I've kept a very low profile for years. A friend recently told me there is really nothing about me online. I live in constant worry that any one of those guys will one day find me. I used to keep a machete just inside my door just in case. I'm homeless now, living in a spare bedroom, so I can't do that anymore. I carried a very large knife with me on the ships after the fact and had the opportunity more than once to take it out and use it to make yet another guy back off. I eventually had to quit my job in large part because I couldn't bear to keep track of what ships those three guys were on and where in the world they were just so I wouldn't run into them in port. I lived in fear of having one of them get assigned to my ship, or of being assigned to theirs. When it got too much I quit my job and ended up losing my home. I tried for disability but apparently I'm not disabled enough.
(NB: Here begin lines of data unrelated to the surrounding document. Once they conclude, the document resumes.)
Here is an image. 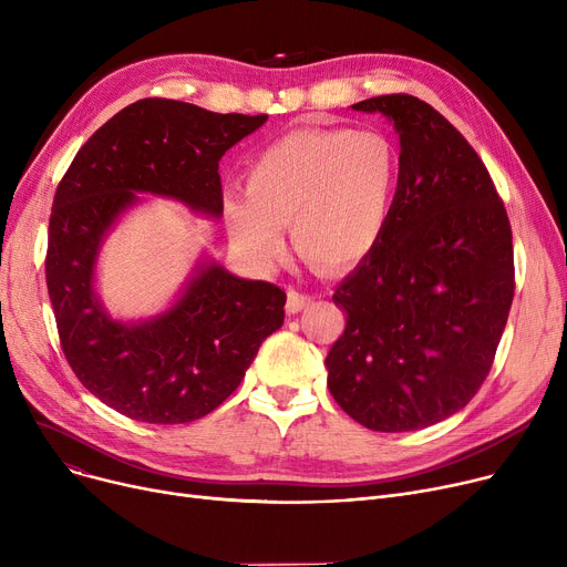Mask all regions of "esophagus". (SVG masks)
Segmentation results:
<instances>
[{
    "label": "esophagus",
    "mask_w": 567,
    "mask_h": 567,
    "mask_svg": "<svg viewBox=\"0 0 567 567\" xmlns=\"http://www.w3.org/2000/svg\"><path fill=\"white\" fill-rule=\"evenodd\" d=\"M310 301H312L310 293L299 291V289H289V291H287V312H289V315L301 312L303 308L310 306Z\"/></svg>",
    "instance_id": "esophagus-1"
}]
</instances>
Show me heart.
Returning a JSON list of instances; mask_svg holds the SVG:
<instances>
[{
  "label": "heart",
  "instance_id": "1",
  "mask_svg": "<svg viewBox=\"0 0 567 567\" xmlns=\"http://www.w3.org/2000/svg\"><path fill=\"white\" fill-rule=\"evenodd\" d=\"M395 142L379 131L299 128L250 163L246 197L225 199L234 246L252 261L293 250L326 274L349 271L381 241L400 188Z\"/></svg>",
  "mask_w": 567,
  "mask_h": 567
}]
</instances>
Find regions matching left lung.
<instances>
[{
	"label": "left lung",
	"mask_w": 567,
	"mask_h": 567,
	"mask_svg": "<svg viewBox=\"0 0 567 567\" xmlns=\"http://www.w3.org/2000/svg\"><path fill=\"white\" fill-rule=\"evenodd\" d=\"M351 107L393 118L402 174L381 241L333 293L347 326L326 355L329 391L368 430L411 432L487 379L515 296L513 229L485 163L432 105Z\"/></svg>",
	"instance_id": "obj_1"
}]
</instances>
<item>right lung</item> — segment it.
Returning a JSON list of instances; mask_svg holds the SVG:
<instances>
[{"label": "right lung", "instance_id": "add662e5", "mask_svg": "<svg viewBox=\"0 0 567 567\" xmlns=\"http://www.w3.org/2000/svg\"><path fill=\"white\" fill-rule=\"evenodd\" d=\"M266 114L142 99L89 137L52 199L45 282L64 355L84 389L133 421L178 425L220 406L285 319L287 293L206 266L178 303L140 326L112 321L92 280L101 236L135 193L223 214L218 163Z\"/></svg>", "mask_w": 567, "mask_h": 567}]
</instances>
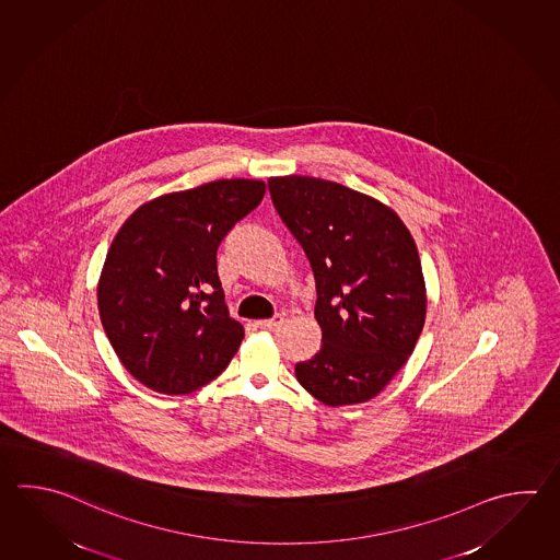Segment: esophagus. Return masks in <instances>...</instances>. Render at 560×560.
<instances>
[{
  "label": "esophagus",
  "mask_w": 560,
  "mask_h": 560,
  "mask_svg": "<svg viewBox=\"0 0 560 560\" xmlns=\"http://www.w3.org/2000/svg\"><path fill=\"white\" fill-rule=\"evenodd\" d=\"M281 323H283V317H281V315H273L271 319L257 320L255 327H257V329H275V327H279Z\"/></svg>",
  "instance_id": "obj_1"
}]
</instances>
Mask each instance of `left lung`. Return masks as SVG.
Segmentation results:
<instances>
[{
  "mask_svg": "<svg viewBox=\"0 0 560 560\" xmlns=\"http://www.w3.org/2000/svg\"><path fill=\"white\" fill-rule=\"evenodd\" d=\"M275 211L315 277L319 353L298 381L329 407L365 402L407 363L424 325L421 259L388 207L339 183L271 177Z\"/></svg>",
  "mask_w": 560,
  "mask_h": 560,
  "instance_id": "left-lung-1",
  "label": "left lung"
}]
</instances>
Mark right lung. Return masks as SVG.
<instances>
[{"instance_id":"1","label":"right lung","mask_w":560,"mask_h":560,"mask_svg":"<svg viewBox=\"0 0 560 560\" xmlns=\"http://www.w3.org/2000/svg\"><path fill=\"white\" fill-rule=\"evenodd\" d=\"M265 183L219 179L163 195L115 235L97 287L103 329L127 371L165 395L219 377L240 349L229 317L218 249L261 203Z\"/></svg>"}]
</instances>
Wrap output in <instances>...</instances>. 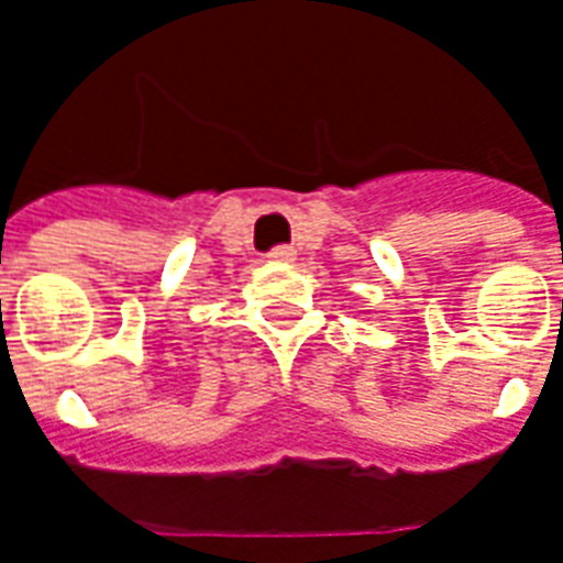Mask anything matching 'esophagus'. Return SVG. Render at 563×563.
I'll return each instance as SVG.
<instances>
[{
	"mask_svg": "<svg viewBox=\"0 0 563 563\" xmlns=\"http://www.w3.org/2000/svg\"><path fill=\"white\" fill-rule=\"evenodd\" d=\"M268 258L271 262H292L295 250L292 246H274V250L268 253Z\"/></svg>",
	"mask_w": 563,
	"mask_h": 563,
	"instance_id": "1",
	"label": "esophagus"
}]
</instances>
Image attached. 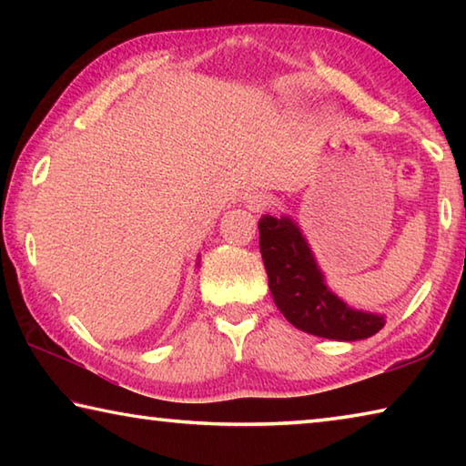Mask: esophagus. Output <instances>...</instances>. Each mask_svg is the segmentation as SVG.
Masks as SVG:
<instances>
[{"mask_svg":"<svg viewBox=\"0 0 466 466\" xmlns=\"http://www.w3.org/2000/svg\"><path fill=\"white\" fill-rule=\"evenodd\" d=\"M247 203H248V209L263 211L267 208H271L273 197L271 195H265V193H252V195L247 197Z\"/></svg>","mask_w":466,"mask_h":466,"instance_id":"34e87169","label":"esophagus"}]
</instances>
Last August I applied for a job that would require me to relocate and the posting said a background check would be required. I wasn't worried about the background check. I don't have anything bad to hide. Then in October I spotted a guy doing covert surveillance on me. I've always been good at spotting undercover cops and PIs and so on and he never knew I made him. A couple of weeks later I posted something on my Facebook, which I assumed they were monitoring, about how I made him, something that wasn't readily apparent to most people but whoever it was would recognize and two weeks after that, as I left a store, I made yet another guy doing surveillance. He knew I made him-he was watching for it- and he didn't back off but instead made a point of looking at what I had just bought. That freaked me out more than anything. I have been in a mess ever since. They know I can spot them individually and I know that if they want to use enough people and cars, I will never be able to make them. So I have had to assume I am always under surveillance. Add to that the fact that my first ex-boyfriend/rapist/stalker contacted me on Facebook a couple of weeks ago and wants to be "friends" and I know he can find me where I'm living right now.

At this moment I've been on the verge of a panic attack for three days. I've had two other episodes like this in the last couple of weeks. I want to run but I don't have any money to do it. I've been planning what I'll do if that ex shows up. I know I can disappear. I've got the hair color picked out. I know where and how to get a burner phone that will be hard for anyone to even find out where I got it. I know more or less where I'm going if I do have to run. I have a new name picked out. I just haven't figured out how to get good fake ID. I literally feel like I'm living on a trigger edge right now. I feel that even posting something here is a risk. What if they hacked my email or got into my computer? I'd like to tell them I don't want that job anymore, but I really do need it and I also suspect that because there is very little record of what has happened to me, they have no idea how their surveillance is affecting me. I'd say I have some serious problems with paranoia, but this is verifiable real.

I wish I could give you some advice, but I really don't have any, especially right now.